Hydrogen crossover diagnosis for fuel cell stack: An electrochemical impedance spectroscopy based method

Abstract

Hydrogen crossover rate is a key parameter for characterizing internal gas leakage in proton exchange membrane fuel cells. Voltammetric and galvanostatic techniques are most commonly used in measuring hydrogen crossover. However, for the present, the existing methods have the drawbacks of being laborious and time-consuming.

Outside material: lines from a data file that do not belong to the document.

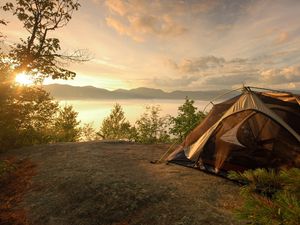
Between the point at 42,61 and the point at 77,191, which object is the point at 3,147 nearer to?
the point at 42,61

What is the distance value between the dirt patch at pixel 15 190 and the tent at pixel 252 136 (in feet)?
18.8

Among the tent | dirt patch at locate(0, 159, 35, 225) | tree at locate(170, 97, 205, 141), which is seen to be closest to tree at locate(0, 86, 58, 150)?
dirt patch at locate(0, 159, 35, 225)

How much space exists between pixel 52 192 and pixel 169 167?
13.6 feet

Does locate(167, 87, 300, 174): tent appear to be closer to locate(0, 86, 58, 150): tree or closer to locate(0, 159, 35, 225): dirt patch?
locate(0, 159, 35, 225): dirt patch

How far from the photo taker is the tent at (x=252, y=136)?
746 cm

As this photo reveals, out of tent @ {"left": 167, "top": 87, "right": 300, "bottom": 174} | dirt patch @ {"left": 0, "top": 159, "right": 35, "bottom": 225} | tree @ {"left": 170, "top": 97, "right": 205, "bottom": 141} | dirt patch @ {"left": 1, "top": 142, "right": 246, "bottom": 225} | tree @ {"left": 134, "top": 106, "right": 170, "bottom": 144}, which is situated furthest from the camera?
tree @ {"left": 134, "top": 106, "right": 170, "bottom": 144}

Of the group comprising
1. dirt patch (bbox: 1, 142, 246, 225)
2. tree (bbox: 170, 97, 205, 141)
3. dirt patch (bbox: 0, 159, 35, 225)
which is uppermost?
tree (bbox: 170, 97, 205, 141)

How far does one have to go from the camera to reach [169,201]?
621cm

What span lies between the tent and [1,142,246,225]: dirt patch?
0.76m

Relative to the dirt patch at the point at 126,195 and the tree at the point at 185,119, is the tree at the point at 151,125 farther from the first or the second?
the dirt patch at the point at 126,195

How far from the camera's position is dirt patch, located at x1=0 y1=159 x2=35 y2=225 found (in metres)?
6.19

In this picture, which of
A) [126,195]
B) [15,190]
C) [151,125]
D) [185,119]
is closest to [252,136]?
[126,195]

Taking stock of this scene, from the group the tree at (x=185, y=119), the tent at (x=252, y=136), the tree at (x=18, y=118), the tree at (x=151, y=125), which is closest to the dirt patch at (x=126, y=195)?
the tent at (x=252, y=136)

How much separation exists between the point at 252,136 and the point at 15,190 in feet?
26.1
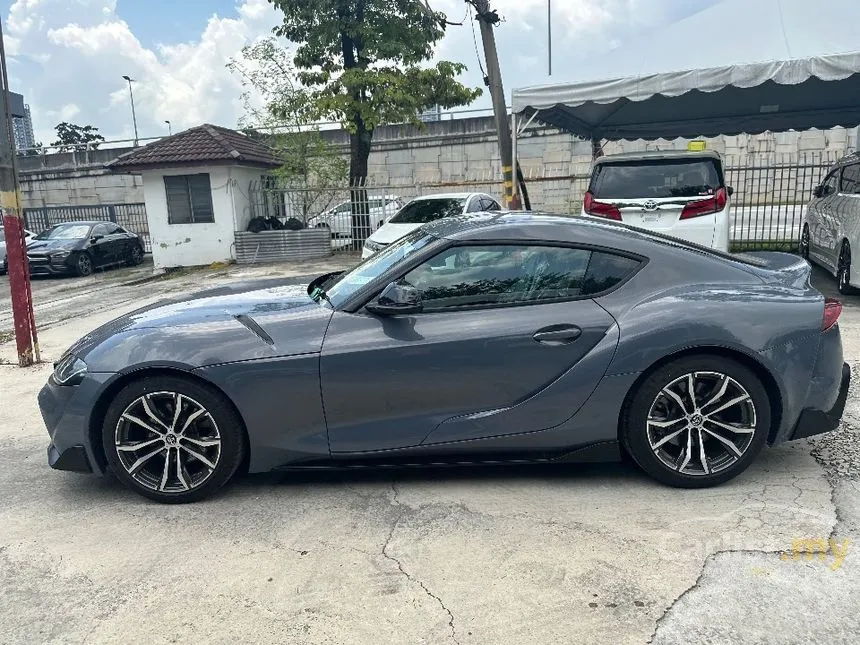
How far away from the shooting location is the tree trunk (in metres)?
16.6

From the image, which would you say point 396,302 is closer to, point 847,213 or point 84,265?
point 847,213

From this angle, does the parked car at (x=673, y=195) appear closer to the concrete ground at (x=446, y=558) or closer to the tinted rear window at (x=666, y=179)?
the tinted rear window at (x=666, y=179)

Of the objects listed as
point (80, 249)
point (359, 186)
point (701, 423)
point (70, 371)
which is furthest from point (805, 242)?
point (80, 249)

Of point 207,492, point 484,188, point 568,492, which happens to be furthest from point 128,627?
point 484,188

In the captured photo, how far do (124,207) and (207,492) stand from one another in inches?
892

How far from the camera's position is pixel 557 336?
126 inches

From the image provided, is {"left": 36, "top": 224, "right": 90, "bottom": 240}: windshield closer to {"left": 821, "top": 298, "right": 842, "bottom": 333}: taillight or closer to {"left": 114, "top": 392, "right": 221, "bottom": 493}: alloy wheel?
{"left": 114, "top": 392, "right": 221, "bottom": 493}: alloy wheel

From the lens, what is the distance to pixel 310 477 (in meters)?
3.69

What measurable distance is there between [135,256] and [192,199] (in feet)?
11.5

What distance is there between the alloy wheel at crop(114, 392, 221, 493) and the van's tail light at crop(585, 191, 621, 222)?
18.7 feet

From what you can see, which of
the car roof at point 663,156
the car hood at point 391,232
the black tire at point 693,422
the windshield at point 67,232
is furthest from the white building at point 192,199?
the black tire at point 693,422

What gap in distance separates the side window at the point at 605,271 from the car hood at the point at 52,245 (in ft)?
52.3

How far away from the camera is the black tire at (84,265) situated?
1616 cm

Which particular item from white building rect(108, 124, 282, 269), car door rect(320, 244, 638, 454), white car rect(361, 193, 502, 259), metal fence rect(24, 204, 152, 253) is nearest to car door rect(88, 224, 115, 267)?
white building rect(108, 124, 282, 269)
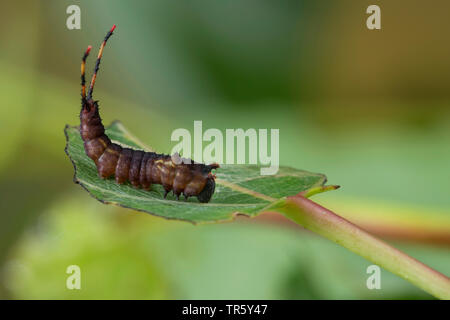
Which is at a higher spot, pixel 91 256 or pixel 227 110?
pixel 227 110

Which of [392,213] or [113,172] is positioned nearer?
[113,172]

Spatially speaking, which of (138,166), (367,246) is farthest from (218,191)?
(367,246)

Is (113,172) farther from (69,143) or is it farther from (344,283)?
(344,283)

In this paper, electrochemical impedance spectroscopy is exploited for the first time to characterize hydrogen crossover in fuel cells. An equivalent circuit model is established based on comprehensively analyzing different electrochemical processes occurring on fuel cell electrodes. By comparing the measured impedance characteristics under various experimental conditions, it is found that a unique model parameter monotonically decreases with increasing hydrogen crossover rate. Accordingly, this single parameter is identified as the diagnostic indicator for hydrogen crossover. The effectiveness of the proposed method is validated on a single cell and a multi-cell stack. Our method allows deployment to each individual cell or multiple groups of cells in a fuel cell stack. Furthermore, one entire measurement by this method takes only 4 min, and the consumed time will not increase with the number of cells in the stack. It will provide a powerful tool for failure diagnosis and lifespan evaluation of fuel cell stack.